◆ **What to do**:
Scan the entries below for the word "United" and copy every line in which it occurs.

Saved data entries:

□ □ □

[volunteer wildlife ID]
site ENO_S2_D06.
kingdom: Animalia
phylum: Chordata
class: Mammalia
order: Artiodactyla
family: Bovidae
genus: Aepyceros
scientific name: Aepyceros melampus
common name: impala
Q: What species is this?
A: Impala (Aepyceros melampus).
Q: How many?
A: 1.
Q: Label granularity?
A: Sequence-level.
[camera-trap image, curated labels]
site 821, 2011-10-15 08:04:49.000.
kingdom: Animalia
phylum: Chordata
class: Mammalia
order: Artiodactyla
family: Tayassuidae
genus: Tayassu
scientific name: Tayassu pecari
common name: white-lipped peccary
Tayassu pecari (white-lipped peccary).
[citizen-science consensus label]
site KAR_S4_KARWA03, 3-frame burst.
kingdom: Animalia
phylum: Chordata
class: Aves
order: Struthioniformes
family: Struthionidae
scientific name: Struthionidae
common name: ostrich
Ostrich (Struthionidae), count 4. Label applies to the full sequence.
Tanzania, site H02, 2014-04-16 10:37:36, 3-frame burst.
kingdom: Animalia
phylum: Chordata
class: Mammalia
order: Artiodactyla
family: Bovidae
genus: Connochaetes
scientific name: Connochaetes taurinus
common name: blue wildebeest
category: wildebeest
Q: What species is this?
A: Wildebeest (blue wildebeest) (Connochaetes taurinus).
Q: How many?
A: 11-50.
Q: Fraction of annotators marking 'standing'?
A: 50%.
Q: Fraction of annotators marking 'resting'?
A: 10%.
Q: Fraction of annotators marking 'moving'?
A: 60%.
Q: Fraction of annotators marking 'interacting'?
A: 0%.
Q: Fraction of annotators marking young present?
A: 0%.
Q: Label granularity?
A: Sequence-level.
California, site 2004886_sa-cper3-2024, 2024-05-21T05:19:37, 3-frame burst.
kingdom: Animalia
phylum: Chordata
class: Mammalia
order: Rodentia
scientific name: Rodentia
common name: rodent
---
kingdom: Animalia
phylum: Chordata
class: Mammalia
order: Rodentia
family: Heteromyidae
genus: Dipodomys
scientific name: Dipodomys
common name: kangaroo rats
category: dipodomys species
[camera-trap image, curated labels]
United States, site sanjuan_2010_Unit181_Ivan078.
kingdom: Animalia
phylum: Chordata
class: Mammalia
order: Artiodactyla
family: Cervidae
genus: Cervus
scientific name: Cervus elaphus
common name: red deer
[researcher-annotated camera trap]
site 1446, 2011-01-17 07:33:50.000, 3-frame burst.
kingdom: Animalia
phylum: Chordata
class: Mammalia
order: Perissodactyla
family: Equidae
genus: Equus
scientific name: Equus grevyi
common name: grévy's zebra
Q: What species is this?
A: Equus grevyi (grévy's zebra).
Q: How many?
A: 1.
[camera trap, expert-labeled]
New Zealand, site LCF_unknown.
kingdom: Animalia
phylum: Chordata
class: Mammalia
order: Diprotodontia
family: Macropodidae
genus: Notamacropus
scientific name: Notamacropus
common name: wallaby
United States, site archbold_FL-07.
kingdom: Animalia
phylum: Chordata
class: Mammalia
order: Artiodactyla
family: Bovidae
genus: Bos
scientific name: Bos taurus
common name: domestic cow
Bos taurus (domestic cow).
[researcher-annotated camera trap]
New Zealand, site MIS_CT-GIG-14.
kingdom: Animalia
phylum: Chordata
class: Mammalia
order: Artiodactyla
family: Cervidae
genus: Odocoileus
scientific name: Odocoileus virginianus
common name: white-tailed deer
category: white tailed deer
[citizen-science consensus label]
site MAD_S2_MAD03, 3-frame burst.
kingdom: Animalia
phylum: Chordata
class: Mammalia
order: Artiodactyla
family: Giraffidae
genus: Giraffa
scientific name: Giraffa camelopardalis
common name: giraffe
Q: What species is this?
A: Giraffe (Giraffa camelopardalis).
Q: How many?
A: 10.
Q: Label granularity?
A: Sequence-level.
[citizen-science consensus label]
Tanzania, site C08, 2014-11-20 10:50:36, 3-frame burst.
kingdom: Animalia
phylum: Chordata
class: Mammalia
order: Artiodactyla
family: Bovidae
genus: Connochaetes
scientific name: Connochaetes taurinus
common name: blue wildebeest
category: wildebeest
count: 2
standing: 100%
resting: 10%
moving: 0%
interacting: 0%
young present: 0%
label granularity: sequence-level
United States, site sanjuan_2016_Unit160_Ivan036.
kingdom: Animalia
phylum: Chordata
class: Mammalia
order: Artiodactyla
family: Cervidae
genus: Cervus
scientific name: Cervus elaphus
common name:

□ □ □

◆ **Result of this exercise**:
United States, site sanjuan_2010_Unit181_Ivan078.
United States, site archbold_FL-07.
United States, site sanjuan_2016_Unit160_Ivan036.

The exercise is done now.